EXTRACT TO READ: Begin

Helps bring an ease to everyone that maybe be affected to have a conversation about Crohn’s.
Also your stories about your Dad are fabulous.
Look after you!
Thank you for sharing your journey. Awareness is key!
My daughter was diagnosed when she was 7 years old ( 12 now) It was quite a journey to diagnosis but now she is thriving under fantastic care and the right meds.( Jillian actually featured her on her little hero’s as we were fundraising a lot ❤️)
I’ll show her this blog. It will be great for her to see other women sharing their stories and seeing how you can live a successful full life, even though not all days are 100%
Dear Tori. I was diagnosed with Crohn’s disease when I was 21. My mother had passed away and my doctor believed that it was all due to stress. Until a few years later and a new doctor and surgery I was diagnosed with Crohn’s disease. I have had three bowel surgeries. I have been on Imuran and Pentasa medication and now are only on the Pentasa. I have been good for28 years so there’s always hope. Thank you so much for sharing. Rosanne
Barbara Lewis says
Thank you for sharing. I’m sure it is very helpful to many people.
I’m sorry you’ve had to feel so crummy. Amazing that you feel so much better though!
Thanks for sharing.
Thank you for talking about this. My son was diagnosed at 11 years old (16 now). We managed to regulate it through diet, but he wasn’t growing very fast. So we had no choice but to put him on Remicade. I hope in the near future we can try regulate with diet again.

EXTRACT TO READ: End
DATASET EXCERPTS: Begin

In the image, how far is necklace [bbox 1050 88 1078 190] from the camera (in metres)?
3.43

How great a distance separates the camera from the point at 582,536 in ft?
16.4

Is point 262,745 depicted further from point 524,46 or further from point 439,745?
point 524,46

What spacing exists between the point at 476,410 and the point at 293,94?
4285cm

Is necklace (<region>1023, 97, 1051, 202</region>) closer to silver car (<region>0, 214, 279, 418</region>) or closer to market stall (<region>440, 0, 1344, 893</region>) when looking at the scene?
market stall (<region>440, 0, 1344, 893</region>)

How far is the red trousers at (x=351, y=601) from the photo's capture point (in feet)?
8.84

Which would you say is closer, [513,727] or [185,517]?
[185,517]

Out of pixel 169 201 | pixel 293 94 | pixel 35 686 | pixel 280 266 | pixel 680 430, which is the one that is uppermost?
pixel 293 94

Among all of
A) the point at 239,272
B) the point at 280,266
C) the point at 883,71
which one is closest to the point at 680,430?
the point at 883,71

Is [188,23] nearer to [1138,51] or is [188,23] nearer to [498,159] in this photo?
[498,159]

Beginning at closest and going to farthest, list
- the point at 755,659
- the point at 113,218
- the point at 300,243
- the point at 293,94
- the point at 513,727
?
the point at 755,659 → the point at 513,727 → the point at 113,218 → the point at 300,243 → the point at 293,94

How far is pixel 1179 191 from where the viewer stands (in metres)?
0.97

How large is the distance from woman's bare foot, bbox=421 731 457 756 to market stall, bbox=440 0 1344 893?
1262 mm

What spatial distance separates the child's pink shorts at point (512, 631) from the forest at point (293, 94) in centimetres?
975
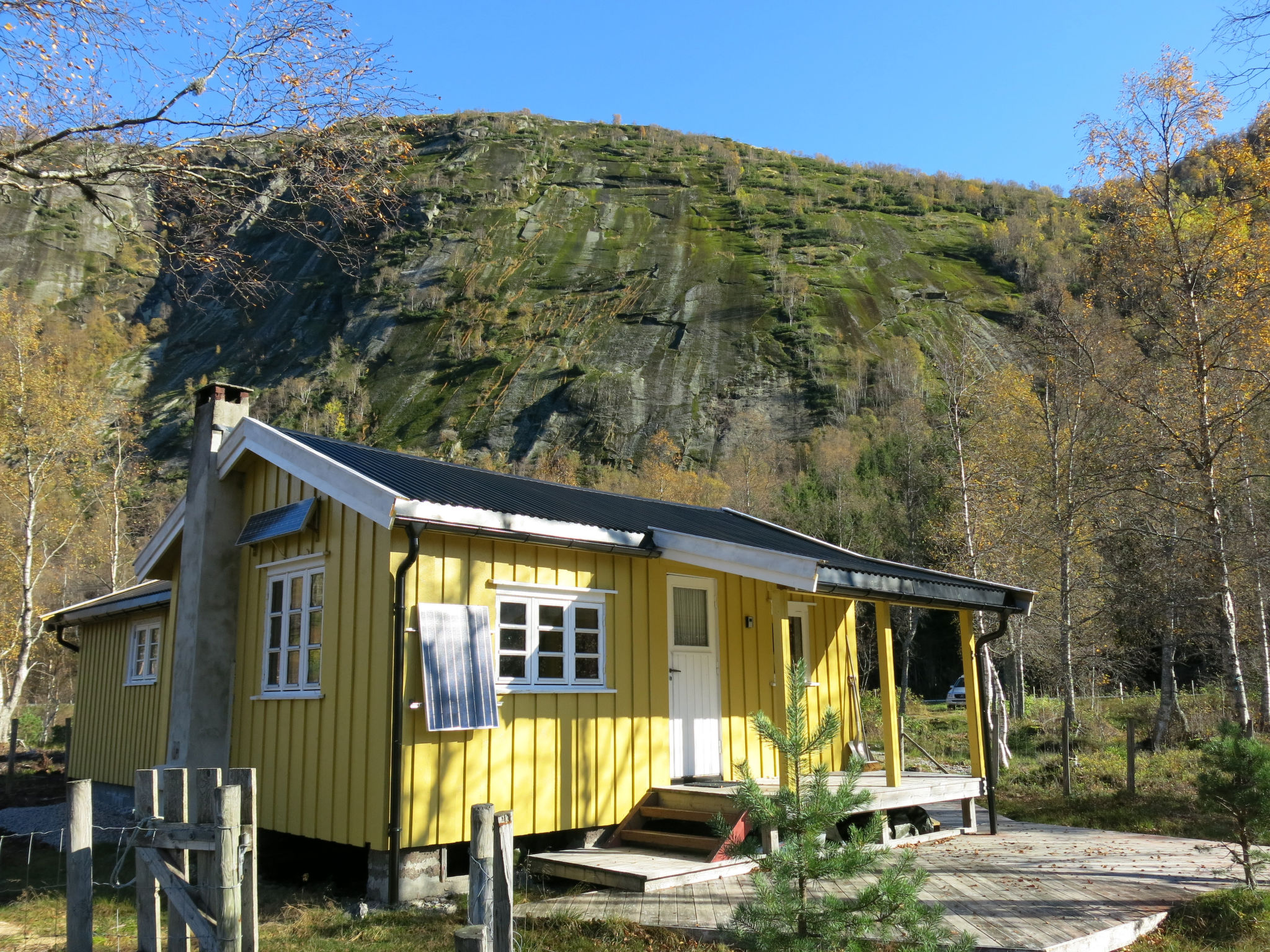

DATASET EXCERPTS: End

*TASK DETAILS*
Which medications are mentioned by name in the comments about Crohn's disease?

*TASK RESPONSE*
Imuran, Pentasa, Remicade